Estou cansado da presumida exposição de farpelas “estéticas”, corpos talhados a cinzel de sublimada aparência, guarnecidos de sorrisos de deleite previamente montados para uma captação rigorosa a reservar para um futuro que com celeridade se aproximava e onde agora, toda essa beleza se desvaneceu. A osteo-oxidação da vetustez tomou conta de tudo isso, deixando apenas a saudade e a lembrança de tempos, que o próprio tempo há devorado.


Surgiram os grandes aeroportos, onde antes eram cerradas florestas capilares; algum do “arvoredo” que ainda possa existir, é ralo e alvo, como flocos de neve a caírem na manhã do inverno da vida; as rugas, impertinentes, sulcam a epiderme, apostadas em não deixarem as maquilhagens e os pozinhos de perlimpimpim, entrarem em greve; as cintas, apertadas como cilhas de burro, procuram esconder as panças dilatadas, outrora componentes de esculturais físicos, montados sobre um par de pernas aparentemente bem torneadas – algumas – e engrinaldados retesados bustos, que, só de olhar, a bomba hidráulica do sistema vascular andava muito perto de entrar em cavitação; as banhas assenhoraram-se da formusura e o andar já se acentua de ligeira claudicação – em algumas/uns.

E sinto-me fatigado, porquê? Porque não foi somente àqueles que envergaram essas fardetas agarrados aos “comandos dos pássaros-de-ferro”, a esses outrora corpos “esbeltos”, especialistas em equilibrar e manipular tabuleiros repletos de sandes ou recipientes com chá, café ou laranjada nem aos outros, “comandantes” de carga e recepcionistas de terra, que o nome de DETA Linhas Aéreas de Moçambique, se propagou por todo o território e além-fronteiras!?

Não.
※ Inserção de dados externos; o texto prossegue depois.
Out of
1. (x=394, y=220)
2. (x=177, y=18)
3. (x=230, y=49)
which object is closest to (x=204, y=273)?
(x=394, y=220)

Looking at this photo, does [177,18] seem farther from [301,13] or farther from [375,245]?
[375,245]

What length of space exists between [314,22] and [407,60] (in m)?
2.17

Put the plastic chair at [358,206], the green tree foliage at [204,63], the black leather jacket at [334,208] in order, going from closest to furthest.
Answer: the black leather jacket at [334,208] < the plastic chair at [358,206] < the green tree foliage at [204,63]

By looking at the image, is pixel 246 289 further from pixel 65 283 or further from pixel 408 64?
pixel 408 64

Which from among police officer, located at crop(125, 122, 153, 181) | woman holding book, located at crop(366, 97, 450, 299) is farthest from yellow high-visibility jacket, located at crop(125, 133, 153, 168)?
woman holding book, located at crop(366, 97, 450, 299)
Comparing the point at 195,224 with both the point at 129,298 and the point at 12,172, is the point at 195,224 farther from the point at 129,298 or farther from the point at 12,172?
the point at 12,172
Por detrás de todo esse emaranhado de elementos “presunçosos”, bamboleavam as batas brancas, dos “médicos” e “veterinários” da aeronáutica, que asseguravam com cuidado e milimétrica precisão, o bom funcionamento das máquinas voadoras, para que tudo corresse bem. Eram eles que, formando coesas e organizadas equipas, perdiam muitas noites em investigação para a resolução de avarias, com o objectivo de que a toda a tripulação e passageiros, pudessem ser garantidos o máximo conforto e segurança nos voos internos ou internacionais.
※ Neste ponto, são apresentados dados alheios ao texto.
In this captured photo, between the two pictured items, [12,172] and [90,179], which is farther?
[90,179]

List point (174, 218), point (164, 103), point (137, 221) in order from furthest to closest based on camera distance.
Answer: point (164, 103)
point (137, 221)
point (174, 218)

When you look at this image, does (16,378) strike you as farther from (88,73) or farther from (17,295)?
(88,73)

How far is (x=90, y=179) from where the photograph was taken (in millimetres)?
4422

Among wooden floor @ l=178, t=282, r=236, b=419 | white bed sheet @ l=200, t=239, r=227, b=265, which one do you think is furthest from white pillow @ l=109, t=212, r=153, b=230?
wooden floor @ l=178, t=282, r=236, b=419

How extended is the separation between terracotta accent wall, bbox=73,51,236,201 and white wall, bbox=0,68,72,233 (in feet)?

Eram técnicos em aviónica, técnicos de manutenção com cursos de habilitação aos diversos aviões, especialistas em acessórios, hélices, casquinheiros, etc.

Foi também e principalmente, graças a esse pessoal, quase sempre remetido para o anonimato, que a DETA Linhas Aéreas de Moçambique, sulcou parte dos céus do nosso globo e creditou a sua confiança nas pessoas que as utilizaram para chegarem aos seus destinos em segurança.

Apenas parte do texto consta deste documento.